Source extract.
##############################

Suggest that requirements related to the lease be grouped together, and
the same for the pool requirements: it makes it clearer.
''Number of pools MUST NOT be limited''[[BR]]
This is should be a separate requirement.
''MUST allow lease reservation for specific hosts (via hooks?)''[[BR]]
Remove the "(via hooks?)"; that is an implementation detail and is not a
requirement. The same goes for the requirement ''MUST allow pool
selection for new clients (via hooks)''.
''additional, flexible information MUST be stored along with lease (e.g.
subscriber-id, relay-id or other options. This may be used for RECONFIGURE
or requested over LEASEQUERY). Number of actual information MUST be
flexible as number of options may increase in the future.'' I suggest:
{{{
It must be possible to store DHCP options with the lease (e.g. subscriber-
id,
relay-id or other options).
* The number of options that can be associated with the lease MUST NOT be
limited.
* No restrictions must exist on the types of options and their data.
* It MUST be possible to store multiple options of the same type with a
particular lease.
}}}
The last requirement in this section: ''MAY allow view/update by existing
tools'' is not really an independent requirement - it is implicitly
covered by the lease/pool manipulation requirements.
'''Scalability Requirements'''[[BR]]
''MUST support option definitions''[[BR]]
I would put this as "MUST be able to store user-defined options".
''MUST allow multiple r/w access''[[BR]]
Clearer to put "MUST be able to support concurrent read/write access from
multiple processes".
''MUST scale from small (mostly sqlite) to medium (e.g. Postgres, MySQL,
Oracle) to large (e.g. cassandra, hadoop) databases''[[BR]]
I would put this as "MUST be able to work with different databases". It
is quite possible that an SQLite database would be too slow and not
support a large DHCP installation. But that is the fault of the database
and not a problem with the system.
'''Lease Information'''[[BR]]
Focus on the information to be stored, not the format. For example, a
valid design would be to separate information about the IPV4/IPV6 leases
into different tables. In that case the size of the address field in the
V4 table would be different from that in the V6 table. I suggest listing
the V4 information and V6 information separately - it is a design choice
if the information is combined in one table.
The following comments are about individual items but, unless the format
of the data is mandated by an RFC, just identify the data to be stored.
* client-id/client-id-length/hw-address: No need to worry about the length
of the client-id field. If this is stored in a string in a database, the
database will handle storing the size information.
* pool-id: There are no pointers in SQL true, but storing in one table the
ID of a row in another table is very common, so does not need a remark.
This would be better described as "Pool from which the lease was
assigned".
* string fqdn: if the fqdn is shared by multiple leases, it may be better
not to store this as a string - perhaps a pointer to a row in another
table. For this reason, just refer to it as fqdn.
* address fqdn_dns: I would by this as "Indication of DNS server where DNS
update was performed". It might not be an address - it could be a pointer
into a separate table that holds both the address of the server along with
the TSIG information needed to access it.
'''Pool Information'''[[BR]]
As noted above, for the requirements it will be clearer to separate out
the V4 pool requirements for the V6 pool requirements.
Not sure what start_lease/end_lease is - it seems to be separate things
for different address types.

##############################

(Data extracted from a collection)
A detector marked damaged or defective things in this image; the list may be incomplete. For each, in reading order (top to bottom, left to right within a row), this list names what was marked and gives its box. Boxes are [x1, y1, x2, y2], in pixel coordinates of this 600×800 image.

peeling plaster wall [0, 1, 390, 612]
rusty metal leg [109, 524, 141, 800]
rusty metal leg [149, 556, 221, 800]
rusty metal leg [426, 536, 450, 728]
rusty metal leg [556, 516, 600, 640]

##############################

What to do.
- A) Answer these questions about the DHCP requirements review, one answer per line:
(i) What wording does the review propose in place of "MUST allow multiple r/w access"?
(ii) What reason does the review give for removing "(via hooks?)"?
(iii) How does the review say pool-id would be better described?
- B) Continue the DHCP requirements review from its last sentence.

Task-by-task outputs.
- A)
(i) "MUST be able to support concurrent read/write access from multiple processes"
(ii) It is an implementation detail and is not a requirement.
(iii) "Pool from which the lease was assigned"

- B)
Would we want to store comments with individual pool entries? They might
be useful when inspecting the database.
Do we want to store additional flags relating to pools, such as:
* Don't use before ''time''
* Don't use after ''time''
* Don't use
'''Comments on Questions'''[[BR]]
''Do we want to keep separate list of fixed-leases?''[[BR]]
This is a design issue, but I would say no. Treating them the same as
temporary leases - perhaps not even marking them as fixed, just setting
the lease end time to a thousand years in the future - would seem to be
the easiest for implementation purposes.
The need for name reservation is a requirement and should be explicitly
included in the requirements.
''Do we want IPv4 and IPv6 lease structures unified?''[[BR]]
This is a also design issue - the requirements should just state what
needs to be stored and modified.
''Do we want to have subnets and pools split?''[[BR]]
The current split does seem a bit confusing - I can specify a range of
addresses in a subnet, with subnet-specific parameters, or in a pool, with
pool-specific parameters. If we can get away from subnets, I would drop
them.
The more general question though is whether we want some form of pool
hierarchy with the ability to associate attributes with any level of the
hierarchy and with the resulting set of attributes for an address
determined from the attributes at its level and those above it.
''Do we want to store information in human readable form''[[BR]]
I would go for binary data first and then move to human-readable data if
we want. The reason here comes because human-readable data can be bad for
operations that we want to do, e.g. the string "10.25.0.0" sorts after
"10.192.0.0" even though numerically it comes before it. This could cause
problems if we need to sort retrieved data.
Alternatively, we could store both - use the binary data on input, but add
an operation to fill in the human readable fields on output.
''Network topology''[[BR]]
Go for the minimalist approach - just store the minimum needed, not the
whole topology.
''DNS Updates''[[BR]]
I suggested starting a new section in the requirements for DNS.
Comments from one customer indicate that the ability to clean up the DNS -
even if the responsibility for an address has been reassigned - is
important. We may only be able to do that in certain circumstances, but
if we can, we should.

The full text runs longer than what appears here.